Rohn, the LGBTQ+ advocate, recalled Walz pulling her aside during an LGBTQ+ lobbying day at the Capitol and asking how he could support those facing vitriolic online harassment while the bill was being considered.

Finke, the transgender lawmaker who was a prime target of the harassment, said Walz would periodically inquire about her well-being.

“He cares about doing what’s right,” Finke said. “I was inspired by his willingness to champion our rights at a time when we are vulnerable”

Walz’s backing of the bill continues to draw intense criticism from Republicans and conservative activists who said it threatened parental rights, mischaracterizing what the law does.

Jeff Evans, president and CEO of the Minnesota Family Council, a Christian organization, condemned “the so-called Trans Refuge bill which could take children away from their parents if parents do not provide access to harmful ‘gender-affirming care,’ ” in an X post after Harris tapped Walz as her running mate.

Conservative radio host Megyn Kelly falsely accused Walz of signing a bill that lets the state take away children from parents who do not agree to “sterilize them & chop off their body parts in the name of ‘gender affirming care.’ ”

For trans advocates, Walz’s support came at a crucial moment.

A. Kade Goepford, medical director of the gender health program at Children’s Minnesota, said the organization has seen an increase in phone calls from out-of-state parents seeking gender-affirming care for their children.

“Knowing that Minnesota was a place that their children and their families would belong and could get the health care they needed,” Goepford said, helped cement Minnesota in their eyes as “the best place for us to raise our family.”

◆ **About this task**: According to the passage on Walz's support for the transgender refuge bill, what has Children's Minnesota seen an increase in?

◆ **Information provided**:
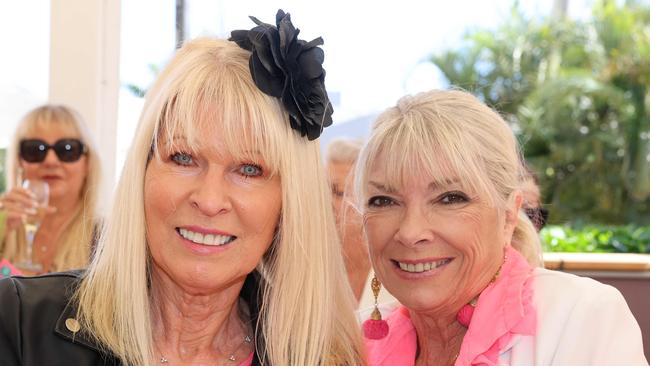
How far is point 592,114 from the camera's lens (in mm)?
11727

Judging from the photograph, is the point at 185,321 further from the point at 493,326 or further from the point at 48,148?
the point at 48,148

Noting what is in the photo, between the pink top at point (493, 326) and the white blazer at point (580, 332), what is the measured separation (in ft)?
0.09

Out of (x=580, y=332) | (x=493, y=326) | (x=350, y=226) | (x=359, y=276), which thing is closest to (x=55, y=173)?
(x=359, y=276)

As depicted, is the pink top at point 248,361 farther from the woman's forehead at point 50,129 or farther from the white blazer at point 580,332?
the woman's forehead at point 50,129

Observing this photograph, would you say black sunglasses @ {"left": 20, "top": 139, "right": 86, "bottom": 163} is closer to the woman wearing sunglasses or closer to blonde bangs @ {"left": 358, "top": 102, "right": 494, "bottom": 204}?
the woman wearing sunglasses

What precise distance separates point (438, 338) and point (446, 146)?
1.73 feet

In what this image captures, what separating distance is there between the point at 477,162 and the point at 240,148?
2.12ft

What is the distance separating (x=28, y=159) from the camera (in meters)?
4.12

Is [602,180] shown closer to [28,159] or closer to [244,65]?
[28,159]

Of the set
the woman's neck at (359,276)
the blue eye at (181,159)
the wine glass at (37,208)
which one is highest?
the blue eye at (181,159)

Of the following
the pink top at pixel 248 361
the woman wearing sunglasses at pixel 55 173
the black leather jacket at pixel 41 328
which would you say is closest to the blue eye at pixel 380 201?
the pink top at pixel 248 361

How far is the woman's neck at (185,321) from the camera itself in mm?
2006

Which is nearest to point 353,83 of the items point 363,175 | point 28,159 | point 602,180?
point 602,180

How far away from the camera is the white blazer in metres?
2.06
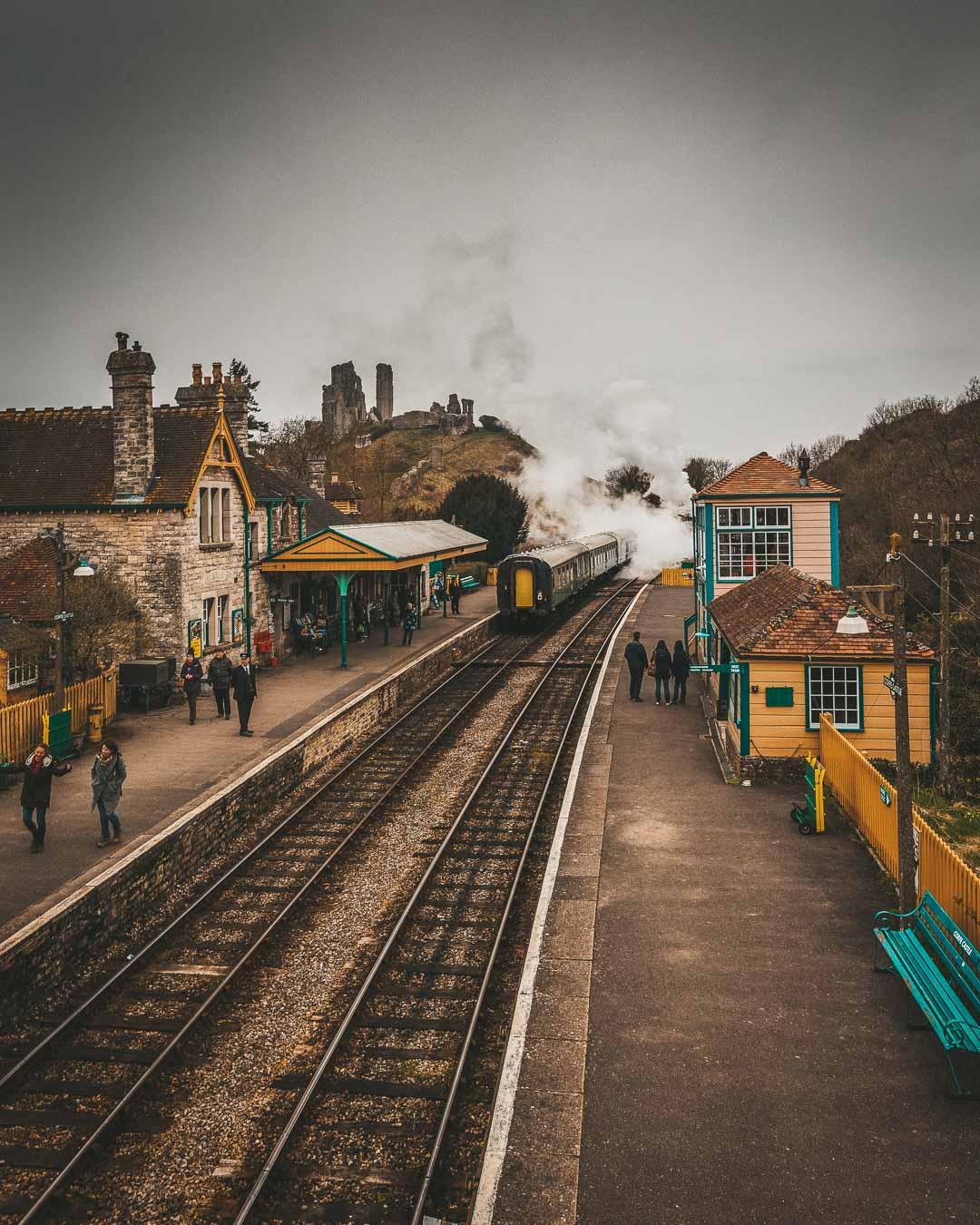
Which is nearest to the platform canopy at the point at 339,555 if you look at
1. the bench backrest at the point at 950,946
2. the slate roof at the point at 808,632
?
the slate roof at the point at 808,632

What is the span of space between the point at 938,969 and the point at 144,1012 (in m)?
7.57

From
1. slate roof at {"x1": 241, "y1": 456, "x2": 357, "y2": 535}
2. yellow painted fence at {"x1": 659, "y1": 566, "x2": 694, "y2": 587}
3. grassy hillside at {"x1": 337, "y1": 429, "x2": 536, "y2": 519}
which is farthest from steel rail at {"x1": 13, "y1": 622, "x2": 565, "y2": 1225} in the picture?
grassy hillside at {"x1": 337, "y1": 429, "x2": 536, "y2": 519}

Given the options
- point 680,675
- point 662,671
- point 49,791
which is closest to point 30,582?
point 49,791

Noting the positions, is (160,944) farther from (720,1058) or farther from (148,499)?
(148,499)

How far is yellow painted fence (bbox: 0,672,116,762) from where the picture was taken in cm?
1614

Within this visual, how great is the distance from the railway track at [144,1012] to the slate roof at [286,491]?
49.9 ft

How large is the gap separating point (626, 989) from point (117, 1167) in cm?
457

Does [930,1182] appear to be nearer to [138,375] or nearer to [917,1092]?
[917,1092]

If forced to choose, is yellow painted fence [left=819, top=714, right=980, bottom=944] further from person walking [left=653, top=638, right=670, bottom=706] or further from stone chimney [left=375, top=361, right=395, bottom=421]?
stone chimney [left=375, top=361, right=395, bottom=421]

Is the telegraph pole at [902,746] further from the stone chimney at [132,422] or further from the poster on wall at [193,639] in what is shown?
the stone chimney at [132,422]

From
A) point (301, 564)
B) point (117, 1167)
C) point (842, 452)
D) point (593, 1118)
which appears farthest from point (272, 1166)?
point (842, 452)

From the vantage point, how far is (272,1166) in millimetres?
6945

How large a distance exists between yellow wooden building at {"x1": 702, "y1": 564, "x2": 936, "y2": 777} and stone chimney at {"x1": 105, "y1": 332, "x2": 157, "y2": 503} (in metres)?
14.6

◆ **Exercise output**: Phone calls from out-of-state parents seeking gender-affirming care for their children.